Scene-based spatial reasoning records
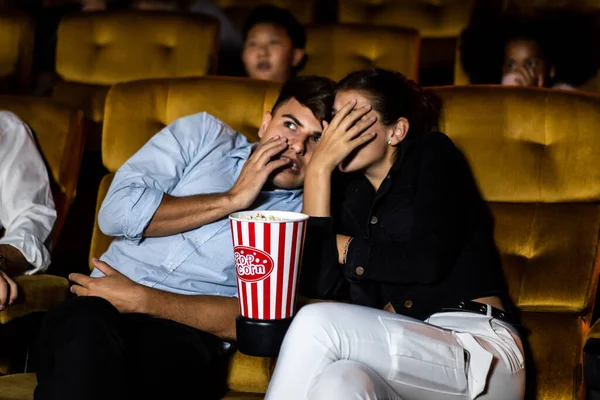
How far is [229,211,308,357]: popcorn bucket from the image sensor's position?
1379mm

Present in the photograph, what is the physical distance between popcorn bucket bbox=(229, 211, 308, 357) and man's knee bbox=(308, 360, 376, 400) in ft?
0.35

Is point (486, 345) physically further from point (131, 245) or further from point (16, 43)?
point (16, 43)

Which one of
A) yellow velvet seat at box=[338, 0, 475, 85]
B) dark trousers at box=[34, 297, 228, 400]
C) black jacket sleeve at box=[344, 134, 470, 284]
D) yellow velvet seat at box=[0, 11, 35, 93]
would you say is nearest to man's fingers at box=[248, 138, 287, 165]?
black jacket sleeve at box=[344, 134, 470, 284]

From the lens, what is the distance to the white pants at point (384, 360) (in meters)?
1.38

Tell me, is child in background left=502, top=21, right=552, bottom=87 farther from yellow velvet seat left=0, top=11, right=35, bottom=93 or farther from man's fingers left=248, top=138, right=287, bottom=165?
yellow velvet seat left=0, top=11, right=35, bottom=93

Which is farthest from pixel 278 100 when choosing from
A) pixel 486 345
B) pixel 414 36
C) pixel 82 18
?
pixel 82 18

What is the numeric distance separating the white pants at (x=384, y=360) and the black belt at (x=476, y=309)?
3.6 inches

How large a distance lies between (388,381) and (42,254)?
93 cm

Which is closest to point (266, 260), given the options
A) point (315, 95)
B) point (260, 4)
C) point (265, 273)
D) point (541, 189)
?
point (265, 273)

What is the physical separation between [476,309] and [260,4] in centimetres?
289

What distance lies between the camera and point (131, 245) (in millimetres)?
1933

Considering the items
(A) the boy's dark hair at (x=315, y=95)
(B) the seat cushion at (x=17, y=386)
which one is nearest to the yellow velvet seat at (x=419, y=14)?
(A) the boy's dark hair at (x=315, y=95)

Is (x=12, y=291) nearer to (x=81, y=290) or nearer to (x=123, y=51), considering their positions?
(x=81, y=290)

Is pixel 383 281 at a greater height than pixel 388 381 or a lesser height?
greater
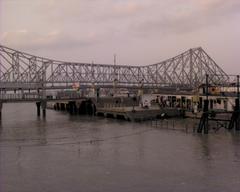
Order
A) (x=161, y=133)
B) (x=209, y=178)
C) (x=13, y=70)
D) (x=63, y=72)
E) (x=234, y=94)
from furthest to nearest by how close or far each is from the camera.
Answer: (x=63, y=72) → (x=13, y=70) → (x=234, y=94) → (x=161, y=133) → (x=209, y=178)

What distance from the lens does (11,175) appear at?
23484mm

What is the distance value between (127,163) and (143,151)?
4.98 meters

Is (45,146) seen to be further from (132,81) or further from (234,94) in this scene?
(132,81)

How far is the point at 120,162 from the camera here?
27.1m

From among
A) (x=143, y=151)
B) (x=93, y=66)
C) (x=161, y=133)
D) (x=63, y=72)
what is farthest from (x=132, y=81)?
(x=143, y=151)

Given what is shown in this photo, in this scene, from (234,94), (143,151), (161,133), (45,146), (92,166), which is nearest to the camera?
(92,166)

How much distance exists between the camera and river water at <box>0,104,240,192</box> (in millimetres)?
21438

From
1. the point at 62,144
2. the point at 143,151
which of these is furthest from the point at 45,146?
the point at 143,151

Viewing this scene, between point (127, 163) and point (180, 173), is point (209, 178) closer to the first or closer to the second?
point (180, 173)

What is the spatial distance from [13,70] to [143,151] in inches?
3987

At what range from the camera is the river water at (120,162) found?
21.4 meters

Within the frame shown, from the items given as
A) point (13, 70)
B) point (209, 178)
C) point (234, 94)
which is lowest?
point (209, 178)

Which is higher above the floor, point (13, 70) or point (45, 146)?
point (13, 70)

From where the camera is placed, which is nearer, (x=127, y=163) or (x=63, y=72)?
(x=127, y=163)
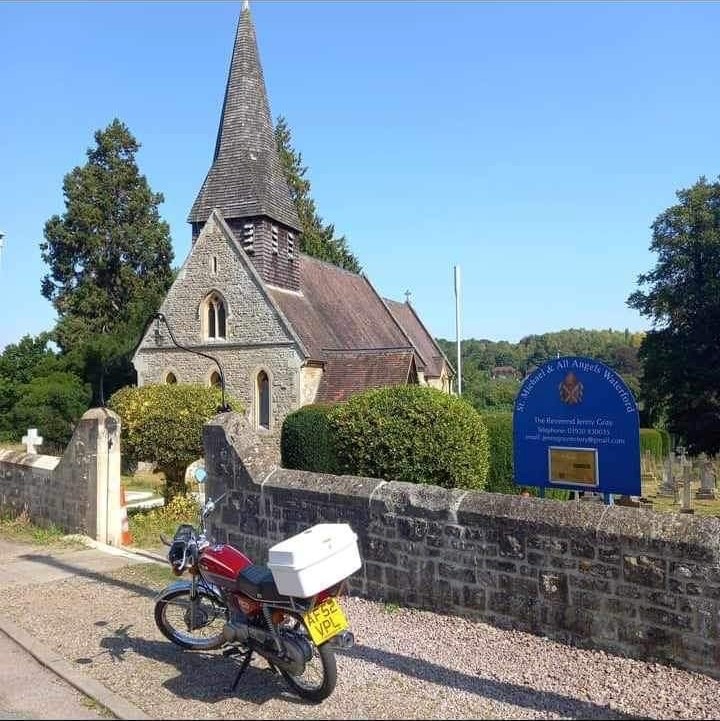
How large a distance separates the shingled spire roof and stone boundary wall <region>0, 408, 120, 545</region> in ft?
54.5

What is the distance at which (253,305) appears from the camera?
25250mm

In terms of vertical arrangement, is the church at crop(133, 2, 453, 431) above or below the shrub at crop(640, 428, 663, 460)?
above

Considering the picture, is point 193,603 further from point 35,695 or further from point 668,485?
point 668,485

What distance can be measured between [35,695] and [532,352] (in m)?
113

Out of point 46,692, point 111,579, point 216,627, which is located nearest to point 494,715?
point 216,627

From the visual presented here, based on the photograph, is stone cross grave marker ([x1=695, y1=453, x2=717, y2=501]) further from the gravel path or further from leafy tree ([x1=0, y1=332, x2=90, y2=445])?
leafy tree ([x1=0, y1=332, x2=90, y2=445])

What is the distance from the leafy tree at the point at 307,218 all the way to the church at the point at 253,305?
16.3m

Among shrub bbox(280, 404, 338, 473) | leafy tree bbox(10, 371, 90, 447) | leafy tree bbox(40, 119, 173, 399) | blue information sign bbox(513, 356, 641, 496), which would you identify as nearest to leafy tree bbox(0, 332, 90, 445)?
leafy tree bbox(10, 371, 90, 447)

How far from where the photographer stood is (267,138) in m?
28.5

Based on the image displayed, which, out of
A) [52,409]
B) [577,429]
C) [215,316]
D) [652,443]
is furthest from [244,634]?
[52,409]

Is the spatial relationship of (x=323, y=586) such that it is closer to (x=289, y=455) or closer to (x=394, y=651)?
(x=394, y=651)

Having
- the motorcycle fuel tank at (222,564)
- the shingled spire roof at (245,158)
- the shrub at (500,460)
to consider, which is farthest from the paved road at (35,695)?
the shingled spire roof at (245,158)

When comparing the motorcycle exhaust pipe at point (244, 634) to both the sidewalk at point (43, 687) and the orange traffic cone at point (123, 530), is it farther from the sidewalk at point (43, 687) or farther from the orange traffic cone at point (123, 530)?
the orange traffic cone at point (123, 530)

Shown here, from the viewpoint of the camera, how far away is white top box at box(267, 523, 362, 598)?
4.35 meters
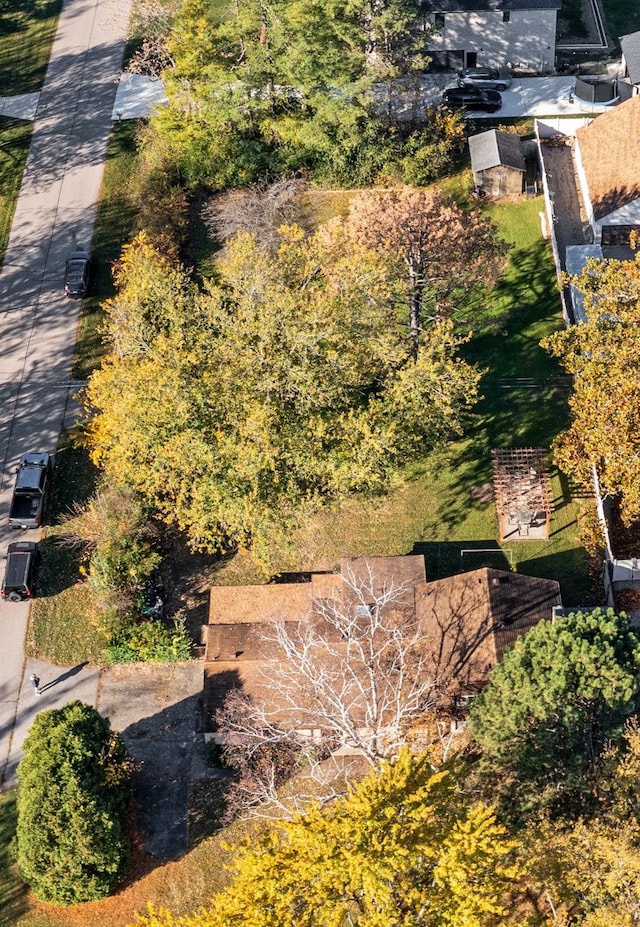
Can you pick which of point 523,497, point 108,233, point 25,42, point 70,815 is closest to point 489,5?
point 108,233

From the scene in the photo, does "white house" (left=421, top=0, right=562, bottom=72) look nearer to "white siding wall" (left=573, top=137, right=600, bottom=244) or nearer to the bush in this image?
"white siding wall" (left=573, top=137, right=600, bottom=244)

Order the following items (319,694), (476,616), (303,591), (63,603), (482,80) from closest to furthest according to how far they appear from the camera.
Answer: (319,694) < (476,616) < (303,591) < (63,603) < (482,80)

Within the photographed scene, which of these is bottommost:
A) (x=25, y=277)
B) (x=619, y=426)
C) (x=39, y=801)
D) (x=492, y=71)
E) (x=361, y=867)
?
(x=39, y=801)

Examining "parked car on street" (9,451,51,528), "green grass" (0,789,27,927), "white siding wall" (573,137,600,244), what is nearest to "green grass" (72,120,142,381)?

| WORK INSTRUCTIONS |
Print, without alteration, the lines of the material that begin with the line containing "What is the distance from" and continue through the line containing "4.35 meters", including both of those lines.

| SOLUTION |
What is the distance from the leafy tree at the point at 307,218 all the way to the church at the point at 253,305?
16.3m

Among shrub bbox(280, 404, 338, 473) | leafy tree bbox(10, 371, 90, 447) | leafy tree bbox(40, 119, 173, 399) | blue information sign bbox(513, 356, 641, 496), which would you identify as nearest to leafy tree bbox(0, 332, 90, 445)?
leafy tree bbox(10, 371, 90, 447)

How far from where the photographer stood is (267,138) in m?
28.5

Based on the image displayed, which, out of
A) [52,409]
B) [577,429]
C) [215,316]
D) [652,443]
is furthest from [244,634]?
[52,409]

Is the spatial relationship of (x=323, y=586) such that it is closer to (x=289, y=455) or closer to (x=394, y=651)?
(x=394, y=651)

Having
- the motorcycle fuel tank at (222,564)
- the shingled spire roof at (245,158)
- the shrub at (500,460)
to consider, which is farthest from the paved road at (35,695)?
the shingled spire roof at (245,158)

When comparing the motorcycle exhaust pipe at point (244, 634) to both the sidewalk at point (43, 687) and the orange traffic cone at point (123, 530), is it farther from the sidewalk at point (43, 687) or farther from the orange traffic cone at point (123, 530)?
the orange traffic cone at point (123, 530)

Shown here, from the viewpoint of the camera, how far away is white top box at box(267, 523, 362, 598)?
4.35 meters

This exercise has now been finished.